3.  **Apply Transformation and Save**: Use the ``datasets.map()`` method to apply this function to the entire dataset. Then, save the processed result in Parquet format locally, with an option to upload it to a distributed file system like HDFS.

Here is a simplified framework of the process:

.. code:: python

   import argparse
   import os
   import datasets
   from siirl.utils.extras.hdfs_io import copy, makedirs

   def make_map_fn(split_name):
       # ... Define your data processing logic here ...
       def process_fn(example, idx):
           # ... Transform each data sample ...
           return transformed_data
       return process_fn

   if __name__ == '__main__':
       parser = argparse.ArgumentParser()
       # ... Define arguments ...
       args = parser.parse_args()

       # 1. Load data
       raw_dataset = datasets.load_dataset(...)
       
       # 2. Apply transformation
       processed_dataset = raw_dataset.map(function=make_map_fn('train'), with_indices=True)

       # 3. Save as Parquet
       local_dir = args.local_dir
       processed_dataset.to_parquet(os.path.join(local_dir, "train.parquet"))

       # (Optional) Upload to HDFS
       if args.hdfs_dir:
           makedirs(args.hdfs_dir)
           copy(src=local_dir, dst=args.hdfs_dir)


DeepScaleR Dataset Processing in Practice
-------------------------------------------

Let's take ``examples/data_preprocess/deepscaler.py`` as a concrete example to demonstrate how to process the ``agentica-org/DeepScaleR-Preview-Dataset``.

The core task is to implement the ``make_map_fn`` function, which maps original fields (like ``problem``, ``answer``, and ``solution``) to the standard format required by the training framework.

.. code:: python

   data_source = "agentica-org/DeepScaleR-Preview-Dataset"
   instruction_following = 'Let\'s think step by step and output the final within \\boxed{}.'

   def make_map_fn(split_name):

       def process_fn(example, idx):
           question_raw = example.pop("problem") 
           answer_raw = example.pop("answer") 
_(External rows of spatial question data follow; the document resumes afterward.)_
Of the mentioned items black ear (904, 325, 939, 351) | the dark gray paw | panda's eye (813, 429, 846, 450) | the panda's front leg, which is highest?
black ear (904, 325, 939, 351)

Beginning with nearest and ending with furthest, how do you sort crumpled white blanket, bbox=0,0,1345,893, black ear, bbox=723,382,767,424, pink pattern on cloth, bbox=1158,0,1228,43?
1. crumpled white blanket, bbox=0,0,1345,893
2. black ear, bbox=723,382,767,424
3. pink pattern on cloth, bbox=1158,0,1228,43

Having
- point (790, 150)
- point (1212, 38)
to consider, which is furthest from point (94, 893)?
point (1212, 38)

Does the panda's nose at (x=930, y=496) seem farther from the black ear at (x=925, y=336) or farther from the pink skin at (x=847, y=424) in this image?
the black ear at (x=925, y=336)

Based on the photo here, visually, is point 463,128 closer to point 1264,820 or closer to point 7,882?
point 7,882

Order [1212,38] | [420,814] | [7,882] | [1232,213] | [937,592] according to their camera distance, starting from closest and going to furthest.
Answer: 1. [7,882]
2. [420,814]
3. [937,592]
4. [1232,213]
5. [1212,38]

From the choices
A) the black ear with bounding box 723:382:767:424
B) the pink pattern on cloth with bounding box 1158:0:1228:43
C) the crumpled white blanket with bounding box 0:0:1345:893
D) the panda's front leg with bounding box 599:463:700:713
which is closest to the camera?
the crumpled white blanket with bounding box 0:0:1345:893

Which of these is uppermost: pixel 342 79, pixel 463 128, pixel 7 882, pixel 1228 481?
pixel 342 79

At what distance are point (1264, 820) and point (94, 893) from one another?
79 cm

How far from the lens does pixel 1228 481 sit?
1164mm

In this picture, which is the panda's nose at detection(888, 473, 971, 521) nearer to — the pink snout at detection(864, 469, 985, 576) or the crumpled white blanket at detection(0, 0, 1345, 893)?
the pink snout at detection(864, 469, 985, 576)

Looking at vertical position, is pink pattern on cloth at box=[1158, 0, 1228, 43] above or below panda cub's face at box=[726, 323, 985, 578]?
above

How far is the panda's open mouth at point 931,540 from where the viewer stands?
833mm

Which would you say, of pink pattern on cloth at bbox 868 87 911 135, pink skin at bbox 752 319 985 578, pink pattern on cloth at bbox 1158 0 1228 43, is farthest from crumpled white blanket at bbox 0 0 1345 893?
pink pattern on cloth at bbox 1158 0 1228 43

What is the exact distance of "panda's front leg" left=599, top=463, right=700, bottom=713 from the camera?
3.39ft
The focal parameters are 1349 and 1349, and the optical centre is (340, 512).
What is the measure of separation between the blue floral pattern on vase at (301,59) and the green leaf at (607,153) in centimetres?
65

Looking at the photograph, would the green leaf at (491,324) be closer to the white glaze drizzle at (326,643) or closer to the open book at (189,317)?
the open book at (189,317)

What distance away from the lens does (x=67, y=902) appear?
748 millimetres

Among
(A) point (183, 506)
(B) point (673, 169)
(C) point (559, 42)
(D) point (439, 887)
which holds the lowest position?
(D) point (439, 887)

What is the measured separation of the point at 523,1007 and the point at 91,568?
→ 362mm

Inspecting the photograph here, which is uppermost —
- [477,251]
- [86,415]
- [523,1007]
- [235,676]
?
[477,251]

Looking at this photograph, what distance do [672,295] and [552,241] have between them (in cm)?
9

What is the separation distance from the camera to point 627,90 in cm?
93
           question = question_raw + " " + instruction_following 
           solution = example.pop("solution") 
           data = {
               "data_source": data_source,
               "prompt": [
                   {
                   "role": "user",
                       "content": question,
                   }
               ],
               "ability": "math",
               "reward_model": {"style": "rule", "ground_truth": answer_raw},
               "extra_info": {
                   "split": split_name,
                   "index": idx,
                   "answer": solution, 
                   "question": question_raw, 
               },
           }
           
           return data

       return process_fn

Data Format Specification
-------------------------

To ensure the framework can correctly parse and utilize the data, each sample processed by ``make_map_fn`` must contain the following five key fields:

1.  ``data_source``: A string indicating the source or name of the dataset. This field is used to dynamically select the corresponding reward function during training.
    - Example: ``"agentica-org/DeepScaleR-Preview-Dataset"``

2.  ``prompt``: A list used to construct the model's input, formatted to be compatible with Hugging Face's Chat Template. The data loader will automatically apply the template and tokenize the input.
    - Example: ``[{"role": "user", "content": "What is 2+2? Let's think step by step..."}]``

3.  ``ability``: A string defining the domain or capability of the current task, such as ``"math"``, ``"coding"``, or ``"general"``.

4.  ``reward_model``: A dictionary containing information needed to calculate the reward. Currently, the ``ground_truth`` field is primarily used during evaluation.
    - **Note**: The ``ground_truth`` you provide must align with the logic of the corresponding reward function you implement. For a math problem, it might be the standard answer; for code generation, it could be a set of unit tests.
    - Example: ``{"style": "rule", "ground_truth": "\\boxed{4}"}``

5.  ``extra_info``: A dictionary for storing additional metadata, such as the original dataset split (train/test) or sample index. This information is not used directly in training but is useful for debugging and data traceability.

By following these specifications, you can prepare your dataset to be used smoothly within the SiiRL post-training pipeline.